Task to complete: Nothing in the records should be left out; transcribe them exactly.

(Stored items)
====

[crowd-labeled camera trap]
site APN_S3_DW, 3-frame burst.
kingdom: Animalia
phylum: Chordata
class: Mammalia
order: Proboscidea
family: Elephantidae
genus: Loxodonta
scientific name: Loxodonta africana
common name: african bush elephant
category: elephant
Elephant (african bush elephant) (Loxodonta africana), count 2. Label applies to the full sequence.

====

Task output:
[crowd-labeled camera trap]
site APN_S3_DW, 3-frame burst.
kingdom: Animalia
phylum: Chordata
class: Mammalia
order: Proboscidea
family: Elephantidae
genus: Loxodonta
scientific name: Loxodonta africana
common name: african bush elephant
category: elephant
Elephant (african bush elephant) (Loxodonta africana), count 2. Label applies to the full sequence.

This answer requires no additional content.